Note this is quite a permissive policy, and you might want to reserve it only for financial ‘administrators’.

A Read-only billing policy might be better suited for reporting users, which might exclude creating Cost and Usage reports (cur:*) or accessing account settings:

function billingReadOnlyPolicy() {
  const policyDefn: aws.iam.PolicyDocument = {
    Version: '2012-10-17',
    Statement: [
      {
        Action: [
          'aws-portal:ViewBilling',
          'aws-portal:ViewUsage',
          'billing:ListBillingViews',
          'ce:GetCostAndUsage'
          'cur:DescribeReportDefinitions',
          'pricing:*',
          'purchase-orders:View*',
          'support:AddAttachmentsToSet',
          'support:CreateCase',
          'sustainability:GetCarbonFootprintSummary',
          'tax:Get*',
        ],
        Resource: '*',
        Effect: 'Allow',
        Sid: 'FullBillingAndReporting',
      },
      {
        Effect: 'Deny',
        Action: 'aws-portal:*Account',
        Resource: '*',
        Sid: ''
      }
    ],
  }

  return new aws.iam.Policy('GrantReadAccessToBilling', {
    description: 'Allow read-only access to billing',
    policy: policyDefn,
  })
}

Attach the desired policy to the Finance group you created.

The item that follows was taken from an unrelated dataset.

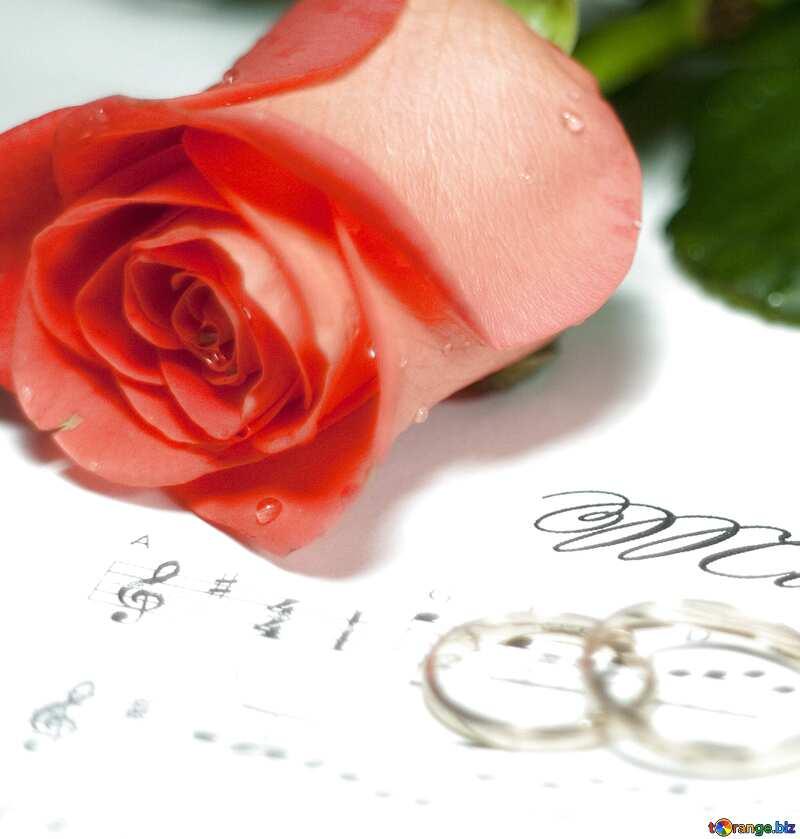 Роза и кольца №7230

new aws.iam.GroupPolicyAttachment("attach-full-billing", {
  group: group.name,
  policyArn: billingFullPolicy().arn,
});

Now all the IAM users you add to this group will be able to access the these billing permissions.

AWS provides plenty of billing examples, and it’s a simple matter of copying the JSON policy into your Pulumi definitions, using the typescript template above. As an added bonus, if you’re using Typescript, your editor should autoformat the JSON definition for you.

IaC gives you a number of benefits. You have an excellent audit trail, since all policy versions are in a git repository. Your infrastructure is expressed using a familiar, Turing-complete programming language. You manage and deploy code using the same toolchains your DevOps team uses daily.

When you add IaC to your CI/CD pipeline, your cloud infrastructure stays in sync with your definitions. With a tool like Pulumi you also get a web-based dashboard a history of all updates applied to your cloud infrastructure.

(While it sounds like I’m affiliated with Pulumi, I’m not. I am however happy user of their product!)